Note: I tested the API - it supports filtering but with slightly different syntax. Check the API docs.


What NOT to Change

Microsoft Agent Framework - WORKING

I verified:

from agent_framework import MagenticBuilder, ChatAgent
from agent_framework.openai import OpenAIChatClient
# All imports OK

orchestrator = MagenticOrchestrator(max_rounds=2)
workflow = orchestrator._build_workflow()
# Workflow built successfully

The Magentic agents are correctly wired:

  • SearchAgent β†’ GPT-5.1 βœ…
  • JudgeAgent β†’ GPT-5.1 βœ…
  • HypothesisAgent β†’ GPT-5.1 βœ…
  • ReportAgent β†’ GPT-5.1 βœ…

The framework is fine.

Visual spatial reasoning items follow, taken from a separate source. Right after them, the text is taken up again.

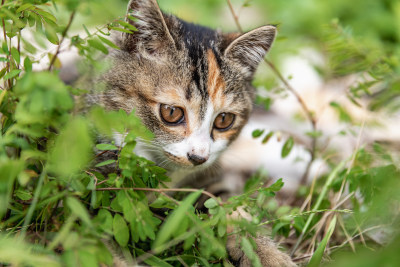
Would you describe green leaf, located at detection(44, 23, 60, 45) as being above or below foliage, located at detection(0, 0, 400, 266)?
above

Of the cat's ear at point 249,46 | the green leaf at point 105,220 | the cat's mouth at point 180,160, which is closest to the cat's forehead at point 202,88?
the cat's ear at point 249,46

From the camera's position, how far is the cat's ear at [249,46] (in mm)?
2430

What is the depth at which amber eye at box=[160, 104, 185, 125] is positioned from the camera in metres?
2.21

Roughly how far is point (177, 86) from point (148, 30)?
15.4 inches

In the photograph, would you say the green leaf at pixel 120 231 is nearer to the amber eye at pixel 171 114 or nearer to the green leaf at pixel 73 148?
the green leaf at pixel 73 148

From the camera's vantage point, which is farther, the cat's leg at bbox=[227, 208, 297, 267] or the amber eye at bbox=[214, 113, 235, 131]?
the amber eye at bbox=[214, 113, 235, 131]

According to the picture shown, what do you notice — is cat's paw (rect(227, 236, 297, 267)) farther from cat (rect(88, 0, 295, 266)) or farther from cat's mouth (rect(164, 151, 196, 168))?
cat's mouth (rect(164, 151, 196, 168))

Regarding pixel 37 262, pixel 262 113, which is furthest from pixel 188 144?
pixel 262 113

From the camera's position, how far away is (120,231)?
1.52m

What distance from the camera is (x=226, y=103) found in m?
2.38

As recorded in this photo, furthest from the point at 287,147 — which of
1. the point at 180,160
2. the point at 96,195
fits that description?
the point at 96,195

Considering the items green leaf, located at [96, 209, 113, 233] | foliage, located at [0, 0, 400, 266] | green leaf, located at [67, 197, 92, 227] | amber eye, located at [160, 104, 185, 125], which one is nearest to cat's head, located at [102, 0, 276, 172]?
amber eye, located at [160, 104, 185, 125]

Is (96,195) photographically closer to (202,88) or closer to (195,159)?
(195,159)

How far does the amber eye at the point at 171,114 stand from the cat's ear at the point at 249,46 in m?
0.52
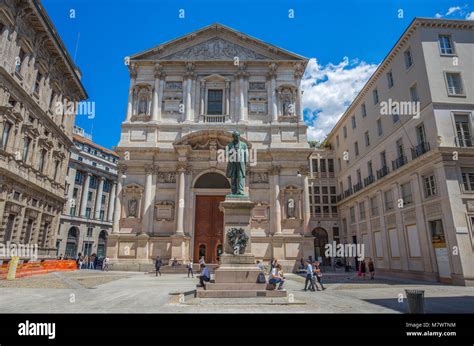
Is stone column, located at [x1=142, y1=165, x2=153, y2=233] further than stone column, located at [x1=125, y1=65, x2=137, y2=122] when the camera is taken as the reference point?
No

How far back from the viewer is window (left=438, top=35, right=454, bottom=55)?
21141 mm

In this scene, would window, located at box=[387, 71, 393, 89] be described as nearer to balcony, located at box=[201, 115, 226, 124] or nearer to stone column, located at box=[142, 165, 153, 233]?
balcony, located at box=[201, 115, 226, 124]

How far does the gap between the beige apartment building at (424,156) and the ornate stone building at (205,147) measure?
635 centimetres

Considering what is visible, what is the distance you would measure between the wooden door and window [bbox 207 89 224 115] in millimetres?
8619

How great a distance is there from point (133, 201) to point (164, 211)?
2.84m

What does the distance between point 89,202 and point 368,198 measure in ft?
157

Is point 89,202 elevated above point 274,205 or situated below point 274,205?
above

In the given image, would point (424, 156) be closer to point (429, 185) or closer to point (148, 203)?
point (429, 185)

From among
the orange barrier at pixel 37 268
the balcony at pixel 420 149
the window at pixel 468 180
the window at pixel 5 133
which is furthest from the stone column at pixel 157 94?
the window at pixel 468 180

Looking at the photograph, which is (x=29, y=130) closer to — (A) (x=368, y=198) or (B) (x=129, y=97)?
(B) (x=129, y=97)

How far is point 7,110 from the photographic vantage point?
22.2 metres

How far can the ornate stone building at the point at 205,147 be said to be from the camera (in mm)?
25578

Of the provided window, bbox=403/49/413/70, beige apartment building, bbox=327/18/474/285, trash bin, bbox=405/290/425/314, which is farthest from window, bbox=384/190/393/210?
trash bin, bbox=405/290/425/314
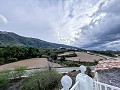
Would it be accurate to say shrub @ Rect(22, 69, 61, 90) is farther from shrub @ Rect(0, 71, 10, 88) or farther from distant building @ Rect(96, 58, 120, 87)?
distant building @ Rect(96, 58, 120, 87)

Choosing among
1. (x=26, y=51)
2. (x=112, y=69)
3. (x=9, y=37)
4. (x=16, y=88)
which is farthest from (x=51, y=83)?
(x=9, y=37)

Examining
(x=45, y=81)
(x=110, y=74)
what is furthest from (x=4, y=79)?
(x=110, y=74)

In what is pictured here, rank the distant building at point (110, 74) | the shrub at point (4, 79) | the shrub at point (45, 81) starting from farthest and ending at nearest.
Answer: the shrub at point (4, 79) → the shrub at point (45, 81) → the distant building at point (110, 74)

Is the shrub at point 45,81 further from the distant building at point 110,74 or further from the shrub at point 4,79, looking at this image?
the distant building at point 110,74

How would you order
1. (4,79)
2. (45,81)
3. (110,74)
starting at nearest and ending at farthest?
(110,74)
(45,81)
(4,79)

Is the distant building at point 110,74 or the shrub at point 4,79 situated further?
the shrub at point 4,79

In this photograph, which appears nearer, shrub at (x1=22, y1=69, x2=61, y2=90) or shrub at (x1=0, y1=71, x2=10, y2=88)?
shrub at (x1=22, y1=69, x2=61, y2=90)

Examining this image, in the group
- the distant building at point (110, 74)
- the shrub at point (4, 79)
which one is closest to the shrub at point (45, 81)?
the shrub at point (4, 79)

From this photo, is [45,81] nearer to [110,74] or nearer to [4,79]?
[4,79]

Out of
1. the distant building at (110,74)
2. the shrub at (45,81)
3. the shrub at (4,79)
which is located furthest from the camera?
the shrub at (4,79)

The tools it calls are broken.


Priority Order

  1. Replace BioRxiv β†’ Immediate, fundamental
  2. Add PubMed preprocessing β†’ High impact, easy
  3. Add ClinicalTrials filters β†’ Medium impact, easy

Test After Fixes

# Test Europe PMC
uv run python -c "
import asyncio
from src.tools.europepmc import EuropePMCTool
tool = EuropePMCTool()
results = asyncio.run(tool.search('long covid treatment', 3))
for r in results:
    print(r.citation.title)
"

# Test PubMed with preprocessing
uv run python -c "
from src.tools.query_utils import preprocess_pubmed_query
q = 'What medications show promise for Long COVID?'
print(preprocess_pubmed_query(q))
# Should output: (\"long COVID\" OR \"PASC\" OR \"post-COVID syndrome\") medications
"

After These Fixes

The Magentic workflow will:

  1. SearchAgent calls search_pubmed("long COVID treatment") β†’ Gets RELEVANT papers
  2. SearchAgent calls search_preprints("long COVID treatment") β†’ Gets RELEVANT preprints via Europe PMC
  3. SearchAgent calls search_clinical_trials("long COVID") β†’ Gets INTERVENTIONAL trials only
  4. JudgeAgent evaluates GOOD evidence
  5. HypothesisAgent generates hypotheses from GOOD evidence
  6. ReportAgent synthesizes GOOD report

The framework will work once we feed it good data.